» **Set exercise A**
Please condense the paragraph of the Bishop-Gromov post that begins "Recall that to get an Einstein metric" into a short bulleted list that keeps its main facts.
» **Set exercise B**
Reproduce word for word the section of the Bishop-Gromov post that opens with the words containing "Let $(M, g)$" and closes with "of the radius.".

» **Source extract**
╭──

# Bishop-Gromov for Kähler metrics

Let $(M, g)$ be a (complete) Kähler manifold with Ricci curvature $\geq c$.

Is it true that the volume ratio of geodesic balls in $M$ with respect to balls in the corresponding (simply connected) complex space form with Ricci $\equiv c$ is a decreasing function?

I suspect the answer is no. Examples would be nice, also showing why the Riemannian proof breaks would help.

EDIT: A friend made me notice Gang Liu's paper (https://arxiv.org/pdf/1108.4231v1.pdf), where it is shown that, for real analytic metrics, the volume ratio is decreasing for small values of the radius.

## 1 Answer

It looks like the answer is indeed no with the quadric $\mathbb CP^1\times \mathbb CP^1$ a counterexample. Here the corresponding complex model space is $\mathbb CP^2$.

Recall that to get an Einstein metric with coefficient $\lambda=1$ we should choose it is as curvature of the anti-canonical bundle $-K$. Now, for $\mathbb CP^1\times \mathbb CP^1$ we have $-K\cong O(2)\times O(2)$. The diagonal $\mathbb CP^1\subset \mathbb CP^1\times \mathbb CP^1$ is geodesic and $-K$ restricts as $O(4)$ to it. It follows that the diameter of $\mathbb CP^1\times \mathbb CP^1$ is larger than that of $\mathbb CP^2$ (where $-K\cong O(3)$). Inddeed the diameter of the former space is equal to the diameter of its diagonal and the diameter of the latter space is equal to the diameter of any line in it.

╰──

» **Data shown**
╭──

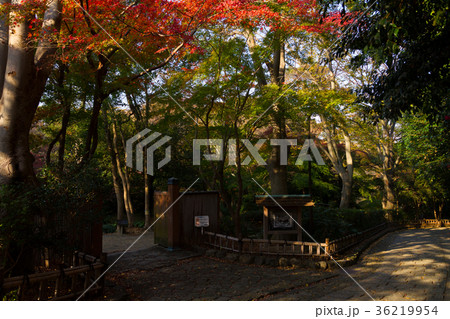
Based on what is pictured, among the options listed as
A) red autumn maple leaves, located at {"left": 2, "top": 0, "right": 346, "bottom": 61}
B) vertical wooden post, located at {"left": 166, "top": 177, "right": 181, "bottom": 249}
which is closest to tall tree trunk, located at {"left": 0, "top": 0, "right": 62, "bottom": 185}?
red autumn maple leaves, located at {"left": 2, "top": 0, "right": 346, "bottom": 61}

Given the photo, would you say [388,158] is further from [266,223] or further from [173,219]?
[173,219]

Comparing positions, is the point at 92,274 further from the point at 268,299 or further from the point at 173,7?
the point at 173,7

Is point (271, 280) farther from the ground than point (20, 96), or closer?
closer

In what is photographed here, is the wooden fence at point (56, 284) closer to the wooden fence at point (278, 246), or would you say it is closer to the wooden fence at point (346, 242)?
the wooden fence at point (278, 246)

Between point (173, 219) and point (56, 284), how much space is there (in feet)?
17.9

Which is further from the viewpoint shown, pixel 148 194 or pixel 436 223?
pixel 436 223

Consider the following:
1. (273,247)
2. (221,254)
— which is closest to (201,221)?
(221,254)

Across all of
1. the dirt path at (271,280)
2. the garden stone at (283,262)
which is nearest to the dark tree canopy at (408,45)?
the dirt path at (271,280)

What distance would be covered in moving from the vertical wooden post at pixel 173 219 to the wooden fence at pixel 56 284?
4.36 meters

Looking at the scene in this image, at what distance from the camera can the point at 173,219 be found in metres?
10.4

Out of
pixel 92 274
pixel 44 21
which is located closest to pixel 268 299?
pixel 92 274

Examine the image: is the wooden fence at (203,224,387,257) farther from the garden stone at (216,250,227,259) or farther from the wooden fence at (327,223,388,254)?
the garden stone at (216,250,227,259)

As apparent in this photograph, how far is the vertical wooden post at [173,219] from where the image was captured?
10.4 m
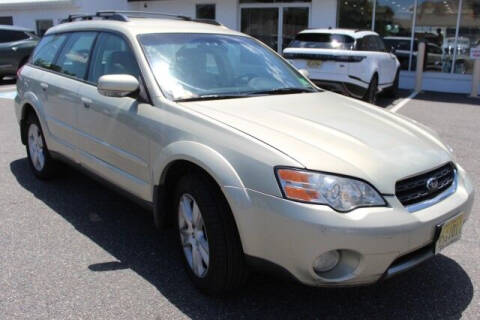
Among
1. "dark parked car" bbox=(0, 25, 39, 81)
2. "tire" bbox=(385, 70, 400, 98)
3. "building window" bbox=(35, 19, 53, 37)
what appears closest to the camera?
"tire" bbox=(385, 70, 400, 98)

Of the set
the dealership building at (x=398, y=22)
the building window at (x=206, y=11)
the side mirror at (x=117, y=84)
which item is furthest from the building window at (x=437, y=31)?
the side mirror at (x=117, y=84)

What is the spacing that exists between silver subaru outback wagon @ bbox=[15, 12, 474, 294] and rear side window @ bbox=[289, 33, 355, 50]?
591 centimetres

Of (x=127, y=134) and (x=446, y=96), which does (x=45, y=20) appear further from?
(x=127, y=134)

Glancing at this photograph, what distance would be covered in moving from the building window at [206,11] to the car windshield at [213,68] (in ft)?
46.3

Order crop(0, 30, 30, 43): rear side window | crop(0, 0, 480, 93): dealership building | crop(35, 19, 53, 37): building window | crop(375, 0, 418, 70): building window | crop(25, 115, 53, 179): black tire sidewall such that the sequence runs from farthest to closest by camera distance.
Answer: crop(35, 19, 53, 37): building window, crop(0, 30, 30, 43): rear side window, crop(375, 0, 418, 70): building window, crop(0, 0, 480, 93): dealership building, crop(25, 115, 53, 179): black tire sidewall

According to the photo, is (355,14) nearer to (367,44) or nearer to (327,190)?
(367,44)

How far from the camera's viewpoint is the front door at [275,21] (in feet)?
52.0

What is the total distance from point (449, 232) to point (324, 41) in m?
7.84

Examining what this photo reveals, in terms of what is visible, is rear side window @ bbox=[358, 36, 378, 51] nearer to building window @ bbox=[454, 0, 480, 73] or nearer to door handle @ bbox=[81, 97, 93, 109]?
building window @ bbox=[454, 0, 480, 73]

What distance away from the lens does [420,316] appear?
2.80 m

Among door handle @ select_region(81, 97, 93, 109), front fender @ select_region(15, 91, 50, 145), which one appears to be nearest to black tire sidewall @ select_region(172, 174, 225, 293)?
door handle @ select_region(81, 97, 93, 109)

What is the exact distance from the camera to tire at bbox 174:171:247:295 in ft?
8.79

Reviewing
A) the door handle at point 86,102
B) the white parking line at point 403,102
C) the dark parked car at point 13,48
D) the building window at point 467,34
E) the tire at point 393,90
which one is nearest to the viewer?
the door handle at point 86,102

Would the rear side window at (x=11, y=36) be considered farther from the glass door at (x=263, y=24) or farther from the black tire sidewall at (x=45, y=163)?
the black tire sidewall at (x=45, y=163)
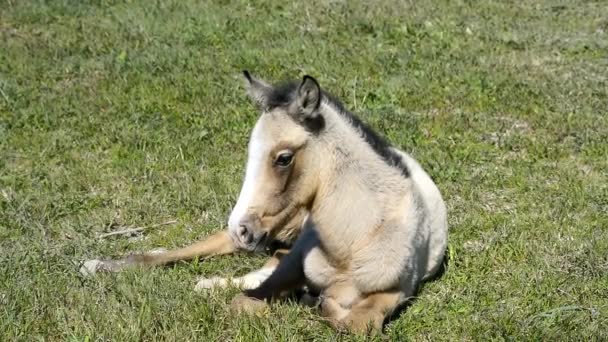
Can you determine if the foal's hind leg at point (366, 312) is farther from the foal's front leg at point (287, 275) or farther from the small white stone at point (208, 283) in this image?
the small white stone at point (208, 283)

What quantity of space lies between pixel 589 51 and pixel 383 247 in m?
8.40

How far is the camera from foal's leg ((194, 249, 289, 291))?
5.27m

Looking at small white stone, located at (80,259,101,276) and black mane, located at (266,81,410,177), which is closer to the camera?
black mane, located at (266,81,410,177)

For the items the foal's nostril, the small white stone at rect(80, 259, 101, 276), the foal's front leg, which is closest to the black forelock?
the foal's nostril

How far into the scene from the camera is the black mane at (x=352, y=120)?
4.52 m

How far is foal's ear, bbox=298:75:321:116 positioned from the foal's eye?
0.27m

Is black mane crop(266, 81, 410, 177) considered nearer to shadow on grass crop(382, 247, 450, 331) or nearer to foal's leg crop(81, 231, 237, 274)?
shadow on grass crop(382, 247, 450, 331)

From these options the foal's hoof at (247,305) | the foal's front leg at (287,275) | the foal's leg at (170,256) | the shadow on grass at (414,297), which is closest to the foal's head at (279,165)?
the foal's front leg at (287,275)

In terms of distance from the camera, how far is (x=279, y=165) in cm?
437

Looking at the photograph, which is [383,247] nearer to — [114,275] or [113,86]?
[114,275]

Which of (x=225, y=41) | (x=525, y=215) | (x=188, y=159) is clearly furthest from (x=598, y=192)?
(x=225, y=41)

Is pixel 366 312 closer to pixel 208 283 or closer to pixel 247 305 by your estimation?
pixel 247 305

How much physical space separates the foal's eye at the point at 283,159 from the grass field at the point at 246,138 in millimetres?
939

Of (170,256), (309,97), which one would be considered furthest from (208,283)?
(309,97)
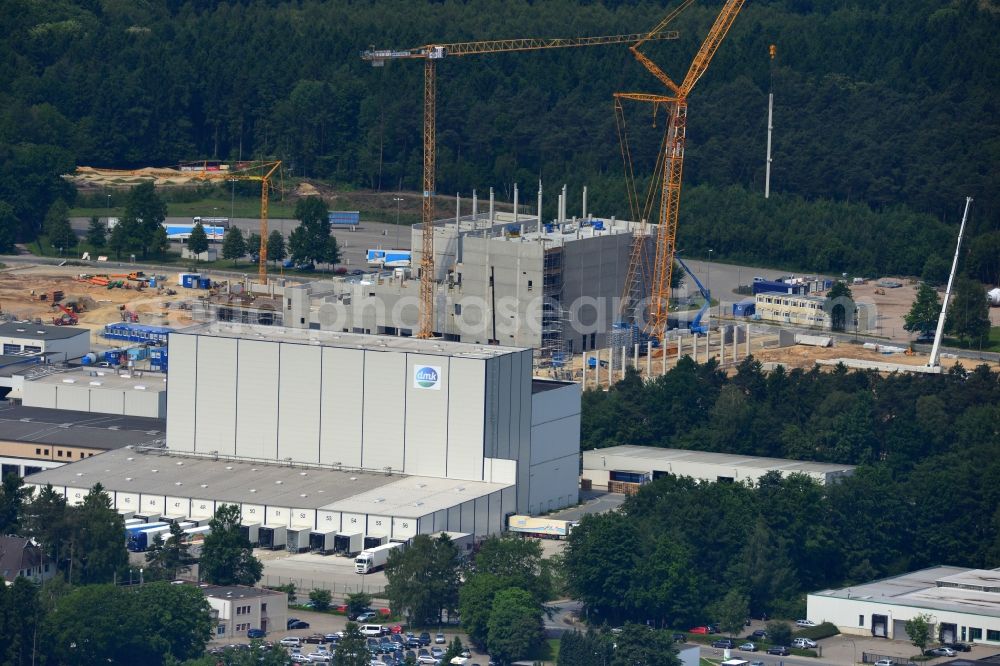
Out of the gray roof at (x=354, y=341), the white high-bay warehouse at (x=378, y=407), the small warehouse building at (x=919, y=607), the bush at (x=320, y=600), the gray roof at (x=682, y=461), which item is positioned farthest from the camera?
the gray roof at (x=682, y=461)

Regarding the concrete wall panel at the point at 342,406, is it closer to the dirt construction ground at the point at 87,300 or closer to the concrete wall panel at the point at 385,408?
the concrete wall panel at the point at 385,408

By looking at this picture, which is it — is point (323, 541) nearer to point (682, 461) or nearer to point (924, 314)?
point (682, 461)

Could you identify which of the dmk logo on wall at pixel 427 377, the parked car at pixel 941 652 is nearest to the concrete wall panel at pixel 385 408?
the dmk logo on wall at pixel 427 377

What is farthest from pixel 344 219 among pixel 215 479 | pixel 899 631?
pixel 899 631

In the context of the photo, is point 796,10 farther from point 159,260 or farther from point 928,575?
point 928,575

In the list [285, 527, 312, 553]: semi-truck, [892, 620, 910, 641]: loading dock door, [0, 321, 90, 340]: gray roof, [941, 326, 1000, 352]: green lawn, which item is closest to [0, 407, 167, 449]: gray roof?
[285, 527, 312, 553]: semi-truck

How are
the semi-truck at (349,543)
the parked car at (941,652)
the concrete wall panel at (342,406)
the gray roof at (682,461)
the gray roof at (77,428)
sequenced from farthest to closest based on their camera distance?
the gray roof at (77,428) < the gray roof at (682,461) < the concrete wall panel at (342,406) < the semi-truck at (349,543) < the parked car at (941,652)

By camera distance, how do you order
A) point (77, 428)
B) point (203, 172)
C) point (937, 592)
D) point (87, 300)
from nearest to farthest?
point (937, 592) → point (77, 428) → point (87, 300) → point (203, 172)
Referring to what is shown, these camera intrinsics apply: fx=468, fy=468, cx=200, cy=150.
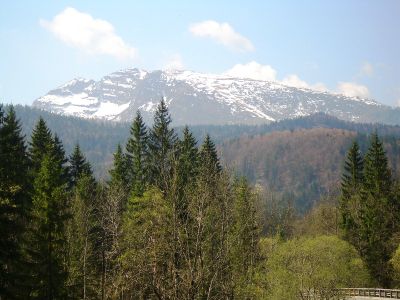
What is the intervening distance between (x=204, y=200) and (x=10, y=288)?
11598 millimetres

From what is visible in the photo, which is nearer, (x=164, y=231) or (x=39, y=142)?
(x=164, y=231)

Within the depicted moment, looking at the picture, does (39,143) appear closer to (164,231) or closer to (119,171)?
(119,171)

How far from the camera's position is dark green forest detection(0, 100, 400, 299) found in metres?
19.5

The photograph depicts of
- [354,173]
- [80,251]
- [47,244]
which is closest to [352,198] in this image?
[354,173]

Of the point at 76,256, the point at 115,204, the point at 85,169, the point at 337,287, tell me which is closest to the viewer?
the point at 115,204

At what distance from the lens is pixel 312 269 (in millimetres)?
38875

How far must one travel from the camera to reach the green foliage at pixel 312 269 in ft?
124

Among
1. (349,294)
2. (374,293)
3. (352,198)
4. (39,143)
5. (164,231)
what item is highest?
(39,143)

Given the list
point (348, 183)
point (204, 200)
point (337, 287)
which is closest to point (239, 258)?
point (337, 287)

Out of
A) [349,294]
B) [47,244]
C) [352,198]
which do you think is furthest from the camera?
[352,198]

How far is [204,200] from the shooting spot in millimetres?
18625

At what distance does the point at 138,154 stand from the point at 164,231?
110ft

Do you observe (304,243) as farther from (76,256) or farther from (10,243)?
(10,243)

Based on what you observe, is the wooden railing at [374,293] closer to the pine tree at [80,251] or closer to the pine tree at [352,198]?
the pine tree at [352,198]
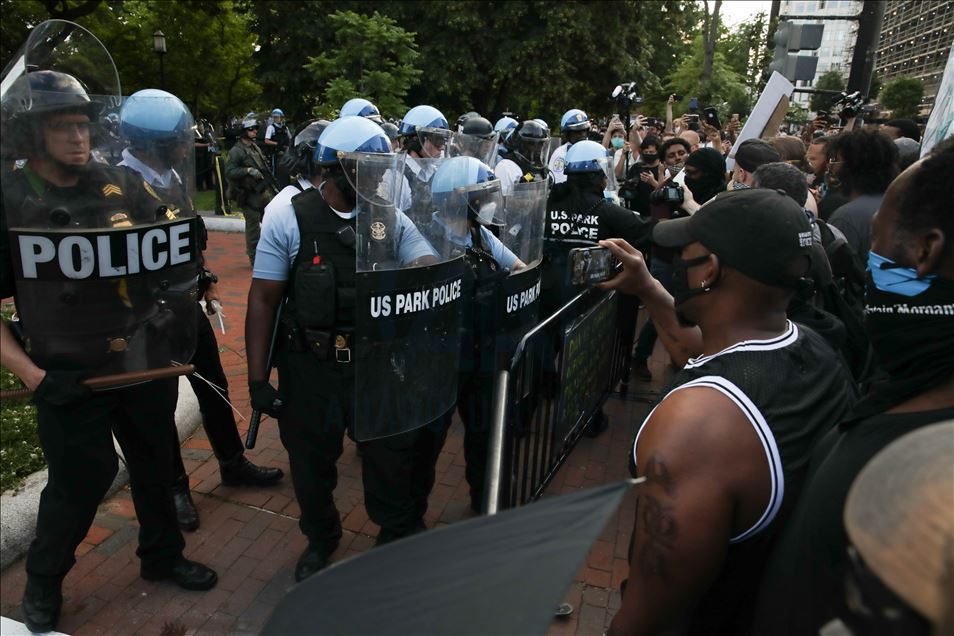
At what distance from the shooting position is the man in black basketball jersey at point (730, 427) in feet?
4.39

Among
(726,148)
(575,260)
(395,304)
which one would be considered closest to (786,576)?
(575,260)

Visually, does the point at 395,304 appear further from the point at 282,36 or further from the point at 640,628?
the point at 282,36

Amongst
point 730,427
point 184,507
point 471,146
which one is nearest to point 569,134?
point 471,146

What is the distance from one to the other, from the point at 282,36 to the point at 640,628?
23.9 m

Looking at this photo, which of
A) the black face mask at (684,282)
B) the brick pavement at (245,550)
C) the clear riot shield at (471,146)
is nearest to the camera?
the black face mask at (684,282)

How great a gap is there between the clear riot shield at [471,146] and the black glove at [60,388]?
10.1ft

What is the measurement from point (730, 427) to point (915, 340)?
0.39 m

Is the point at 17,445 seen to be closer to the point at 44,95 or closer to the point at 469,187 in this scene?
the point at 44,95

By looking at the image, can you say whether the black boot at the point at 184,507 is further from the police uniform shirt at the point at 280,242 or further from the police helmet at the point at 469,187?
the police helmet at the point at 469,187

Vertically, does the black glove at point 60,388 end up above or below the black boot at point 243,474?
above

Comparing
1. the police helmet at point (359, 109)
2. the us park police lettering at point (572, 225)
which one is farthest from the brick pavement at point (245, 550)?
the police helmet at point (359, 109)

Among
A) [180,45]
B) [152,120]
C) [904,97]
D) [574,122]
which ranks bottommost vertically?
[152,120]

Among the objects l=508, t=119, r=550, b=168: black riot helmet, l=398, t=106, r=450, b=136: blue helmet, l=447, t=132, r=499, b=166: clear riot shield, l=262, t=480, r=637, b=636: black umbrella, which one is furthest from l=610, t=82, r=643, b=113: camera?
l=262, t=480, r=637, b=636: black umbrella

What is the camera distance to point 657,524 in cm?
136
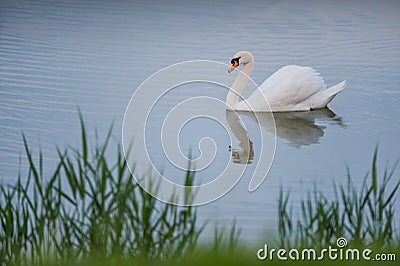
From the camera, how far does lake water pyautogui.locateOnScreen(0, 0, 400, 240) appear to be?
6.30m

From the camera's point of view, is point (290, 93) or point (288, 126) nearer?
point (288, 126)

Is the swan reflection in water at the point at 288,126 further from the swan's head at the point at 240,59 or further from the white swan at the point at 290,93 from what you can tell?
the swan's head at the point at 240,59

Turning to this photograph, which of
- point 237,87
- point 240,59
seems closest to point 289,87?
point 237,87

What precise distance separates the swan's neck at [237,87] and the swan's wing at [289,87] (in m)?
0.12

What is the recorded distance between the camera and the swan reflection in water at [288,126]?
6861mm

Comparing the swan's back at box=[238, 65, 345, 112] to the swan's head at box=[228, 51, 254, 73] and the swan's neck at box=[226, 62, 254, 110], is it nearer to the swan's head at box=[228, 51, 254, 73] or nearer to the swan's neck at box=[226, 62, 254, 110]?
the swan's neck at box=[226, 62, 254, 110]

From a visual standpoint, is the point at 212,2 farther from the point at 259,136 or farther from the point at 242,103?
the point at 259,136

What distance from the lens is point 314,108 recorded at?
26.8ft

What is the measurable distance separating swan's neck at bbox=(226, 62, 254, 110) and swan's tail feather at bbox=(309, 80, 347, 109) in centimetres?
60

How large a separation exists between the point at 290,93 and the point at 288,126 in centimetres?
56

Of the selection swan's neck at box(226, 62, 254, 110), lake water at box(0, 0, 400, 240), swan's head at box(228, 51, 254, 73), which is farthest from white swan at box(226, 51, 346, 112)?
swan's head at box(228, 51, 254, 73)

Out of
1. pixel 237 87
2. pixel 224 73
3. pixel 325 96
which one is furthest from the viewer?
pixel 224 73

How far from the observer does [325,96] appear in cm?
809

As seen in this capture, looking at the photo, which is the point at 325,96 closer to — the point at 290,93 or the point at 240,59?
the point at 290,93
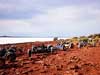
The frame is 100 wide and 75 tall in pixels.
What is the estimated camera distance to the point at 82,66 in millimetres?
21484

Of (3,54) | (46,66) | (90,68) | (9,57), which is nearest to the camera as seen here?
(90,68)

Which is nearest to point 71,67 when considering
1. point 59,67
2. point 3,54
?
point 59,67

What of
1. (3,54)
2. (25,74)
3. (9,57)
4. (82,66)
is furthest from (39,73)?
(3,54)

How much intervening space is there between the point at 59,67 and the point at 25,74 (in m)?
3.88

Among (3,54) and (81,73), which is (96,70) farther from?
(3,54)

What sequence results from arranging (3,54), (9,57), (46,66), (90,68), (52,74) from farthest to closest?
(3,54) < (9,57) < (46,66) < (90,68) < (52,74)

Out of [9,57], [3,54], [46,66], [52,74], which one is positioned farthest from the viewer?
[3,54]

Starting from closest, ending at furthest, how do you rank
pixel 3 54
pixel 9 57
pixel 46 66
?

╰──

» **Finished answer A**
- An Einstein metric with coefficient λ = 1 comes from the curvature of the anti-canonical bundle −K.
- For CP¹ × CP¹, −K ≅ O(2) × O(2).
- The diagonal CP¹ in CP¹ × CP¹ is geodesic, and −K restricts to it as O(4).
- In CP², −K ≅ O(3).
- The diameter of CP¹ × CP¹ equals the diameter of its diagonal, and the diameter of CP² equals the diameter of any line in it.
- So CP¹ × CP¹ has a larger diameter than CP².

» **Finished answer B**
Let $(M, g)$ be a (complete) Kähler manifold with Ricci curvature $\geq c$.

Is it true that the volume ratio of geodesic balls in $M$ with respect to balls in the corresponding (simply connected) complex space form with Ricci $\equiv c$ is a decreasing function?

I suspect the answer is no. Examples would be nice, also showing why the Riemannian proof breaks would help.

EDIT: A friend made me notice Gang Liu's paper (https://arxiv.org/pdf/1108.4231v1.pdf), where it is shown that, for real analytic metrics, the volume ratio is decreasing for small values of the radius.